Controversial champ Fury retires
LONDON: World heavyweight champion Tyson Fury announced he was retiring from boxing in a profanity-laced tweet on Monday.
“Boxing is the saddest thing I ever took part in, all a pile of shit, I’m the greatest, & I’m also retired… ” Fury tweeted.
Reports by US broadcaster ESPN last week claimed Fury had tested positive for cocaine and the British fighter had recently cancelled an October bout with Wladimir Klitschko to defend his WBA and WBO heavyweight belts.
The 28-year-old had been scheduled to earn the biggest purse of his career in a rematch with Klitschko at the Manchester Arena after shocking the Ukrainian last November to become world champion.
However, Fury withdrew from that date as his camp claimed he had been “declared mentally unfit to fight”.
ESPN reported Fury tested positive after providing a urine sample to Las Vegas-based Voluntary Anti-Doping Association (VADA) in Lancaster, England on September 22.
Cocaine, while an illegal drug, is not banned in boxing if taken out of competition.
Fury appeared to make light of the reports in a Twitter post on Saturday.
He tweeted a picture of Tony Montana, played by Al Pacino in the film Scarface, sitting at a table with a pile of cocaine in front of him.
Fury imposed his own face onto the picture, which he captioned “#Tysonmontana”.
Fury, the self-styled ‘Gypsy King’, also won the IBF belt in his first fight against Klitschko, but had to forfeit it after failing to fulfil a mandatory bout against Vyacheslav Glazkov.
A previously scheduled rematch with Klitschko, set for July 9, was scrapped after Fury sustained an ankle injury.
Following the cancellation of that fight, it emerged that UK Anti-Doping (UKAD) had charged Fury and his cousin, Hughie, with a doping offence. They deny wrongdoing.
The sample, taken nine months prior to Fury’s sensational victory over Klitschko, contained traces of the banned substance nandrolone.
Fury was provisionally suspended, but his ban has since been lifted and his legal team have threatened action against UKAD.
He is due to face a hearing in November and could have been stripped of his titles if found guilty.
British promoter Eddie Hearn had recently said Fury would never fight again, prompting his trainer and uncle, Peter Fury, to claim his nephew would be back in action next year.
If Fury sticks to his decision to quit the sport, he will leave unbeaten having won all 25 of his professional contests with 18 stoppages.

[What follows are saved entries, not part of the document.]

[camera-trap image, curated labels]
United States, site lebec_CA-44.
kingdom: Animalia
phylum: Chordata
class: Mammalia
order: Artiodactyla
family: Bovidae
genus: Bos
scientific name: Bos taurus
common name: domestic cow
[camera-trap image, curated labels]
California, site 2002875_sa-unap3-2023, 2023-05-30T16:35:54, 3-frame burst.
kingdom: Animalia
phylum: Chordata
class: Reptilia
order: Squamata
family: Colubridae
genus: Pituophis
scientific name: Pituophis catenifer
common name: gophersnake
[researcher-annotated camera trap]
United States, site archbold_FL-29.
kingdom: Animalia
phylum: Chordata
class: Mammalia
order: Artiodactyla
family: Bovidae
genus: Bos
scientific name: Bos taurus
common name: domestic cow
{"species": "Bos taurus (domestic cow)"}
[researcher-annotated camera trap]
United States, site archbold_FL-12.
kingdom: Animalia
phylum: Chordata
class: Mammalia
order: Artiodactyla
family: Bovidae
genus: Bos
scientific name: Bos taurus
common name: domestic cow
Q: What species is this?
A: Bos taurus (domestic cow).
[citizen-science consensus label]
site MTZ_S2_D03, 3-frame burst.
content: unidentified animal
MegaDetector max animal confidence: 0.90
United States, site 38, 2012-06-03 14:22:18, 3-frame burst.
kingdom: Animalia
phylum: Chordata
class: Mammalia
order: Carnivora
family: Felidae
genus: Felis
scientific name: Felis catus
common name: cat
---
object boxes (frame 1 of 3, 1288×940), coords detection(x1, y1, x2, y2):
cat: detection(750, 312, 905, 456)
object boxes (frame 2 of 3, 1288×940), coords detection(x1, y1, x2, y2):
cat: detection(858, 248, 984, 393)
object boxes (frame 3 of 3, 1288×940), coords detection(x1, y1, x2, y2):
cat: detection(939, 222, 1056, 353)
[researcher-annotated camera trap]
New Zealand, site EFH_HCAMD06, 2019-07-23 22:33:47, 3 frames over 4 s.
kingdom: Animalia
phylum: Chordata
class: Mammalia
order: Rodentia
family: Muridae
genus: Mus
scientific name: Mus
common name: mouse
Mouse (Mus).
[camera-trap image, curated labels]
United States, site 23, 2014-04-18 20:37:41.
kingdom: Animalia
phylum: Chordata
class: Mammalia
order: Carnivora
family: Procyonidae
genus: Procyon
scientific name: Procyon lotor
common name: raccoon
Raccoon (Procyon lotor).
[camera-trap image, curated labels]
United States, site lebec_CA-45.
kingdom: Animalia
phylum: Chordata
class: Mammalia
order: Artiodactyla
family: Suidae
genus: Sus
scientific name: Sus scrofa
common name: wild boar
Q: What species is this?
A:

His greatest moment, defeating Klitschko in Germany after the Ukrainian was unbeaten for over a decade, also proved his downfall.
Fury has courted almost constant controversy since winning the world title and he angered many with a series of highly sexist, anti-semitic and homophobic comments.
With Fury retired, his titles are expected to become vacant, increasing the likelihood Klitschko will fight for them.